■ EXTRACTO DE LA PÁGINA
En esencia, la nueva doctrina del laborismo británico se venía a resumir así: si los conservadores giran más a la derecha, nosotros también nos debemos mover hacia el centro-derecha. La consecuencia práctica de ello, fueron los recortes en sanidad, educación, servicios sociales, derechos de los trabajadores… Fue el triunfo de Tony Blair en términos ideológicos y, el triunfo del capitalismo financiero, dueño absoluto de la globalización, donde capea a sus anchas como en el salvaje oeste. Los Uber que proliferan por el mundo no son más que la consecuencia lógica del nuevo modelo económico que, insisto, ha venido para quedarse.

La sentencia de la Justicia europea no hace más que maquillar el modelo. Pide a los gobiernos que exija a los promotores de las economías colaborativas su adaptación a las reglas emanadas de las reformas laborales neoconservadoras.

■ TAREAS
**A)** Indica si cada afirmación coincide con el extracto sobre el laborismo británico y cita las palabras que lo deciden: (i) los recortes afectaron a la sanidad y a la educación; (ii) la sentencia de la Justicia europea cambia el modelo de raíz; (iii) el nuevo modelo económico se presenta como algo pasajero.
**B)** Responde con datos del extracto sobre el laborismo británico:
(i) ¿Quién obtuvo el triunfo en términos ideológicos?
(ii) ¿Qué se presenta como consecuencia lógica del nuevo modelo económico?
(iii) ¿A quiénes deben exigir los gobiernos, según la sentencia, la adaptación a las reglas?
**C)** Prosigue el extracto sobre el laborismo británico a partir de su última frase.
El material que aparece a continuación no guarda relación con el extracto.

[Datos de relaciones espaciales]
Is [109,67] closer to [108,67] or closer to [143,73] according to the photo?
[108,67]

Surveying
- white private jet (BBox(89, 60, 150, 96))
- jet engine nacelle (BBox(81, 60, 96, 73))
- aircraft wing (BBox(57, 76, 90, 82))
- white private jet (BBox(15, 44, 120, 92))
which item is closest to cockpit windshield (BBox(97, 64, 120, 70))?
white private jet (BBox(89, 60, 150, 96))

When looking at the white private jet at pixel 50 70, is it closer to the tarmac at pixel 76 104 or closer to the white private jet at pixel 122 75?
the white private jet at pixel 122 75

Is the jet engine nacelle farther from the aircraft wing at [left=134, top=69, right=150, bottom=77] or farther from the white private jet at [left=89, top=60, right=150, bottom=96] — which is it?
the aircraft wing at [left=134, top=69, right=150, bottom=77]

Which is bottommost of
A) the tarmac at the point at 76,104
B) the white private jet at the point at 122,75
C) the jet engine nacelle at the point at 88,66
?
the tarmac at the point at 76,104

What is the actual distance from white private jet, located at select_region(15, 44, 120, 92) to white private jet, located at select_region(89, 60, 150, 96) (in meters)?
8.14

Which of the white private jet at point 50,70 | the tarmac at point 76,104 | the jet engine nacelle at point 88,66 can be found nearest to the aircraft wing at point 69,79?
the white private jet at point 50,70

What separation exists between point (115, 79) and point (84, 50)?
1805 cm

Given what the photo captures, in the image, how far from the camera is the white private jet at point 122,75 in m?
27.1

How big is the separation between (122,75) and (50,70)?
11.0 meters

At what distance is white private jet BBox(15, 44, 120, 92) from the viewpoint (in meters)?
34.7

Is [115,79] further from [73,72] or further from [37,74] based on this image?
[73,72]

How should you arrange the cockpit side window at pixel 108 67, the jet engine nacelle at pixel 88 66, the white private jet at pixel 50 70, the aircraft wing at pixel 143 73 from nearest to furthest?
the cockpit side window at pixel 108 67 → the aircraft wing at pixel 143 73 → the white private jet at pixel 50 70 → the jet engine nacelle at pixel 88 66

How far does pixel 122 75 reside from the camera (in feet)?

■ RESPUESTAS POR TAREA
**A)**
(i) Sí: "fueron los recortes en sanidad, educación, servicios sociales, derechos de los trabajadores…"
(ii) No: "no hace más que maquillar el modelo".
(iii) No: "ha venido para quedarse".

**B)**
(i) Tony Blair.
(ii) Los Uber que proliferan por el mundo.
(iii) A los promotores de las economías colaborativas.

**C)**
Recientemente, septiembre de 2020, el Tribunal Supremo de España, ha fallado también contra las plataformas de reparto y a favor de los riders que a título personal iniciaron sus particulares batallas en los tribunales (como la mano de obra de las economías colaborativas). El Supremo afirma que la empresa –Glovo– “no es una mera intermediaria en la contratación de servicios entre comercios y repartidores, es una empresa que presta servicios de recadería y mensajería, fijando las condiciones esenciales para la prestación de dicho servicio”.

La batalla legal por las condiciones de este colectivo comenzó en 2018, cuando un ciclista consiguió que una jueza de Valencia declarase improcedente su despido, por parte de la plataforma, pese a ser autónomo sobre el papel. Detalles como el control por GPS, el uso de la aplicación o no poder fijar precios fueron esenciales para concluir que la relación era por cuenta ajena.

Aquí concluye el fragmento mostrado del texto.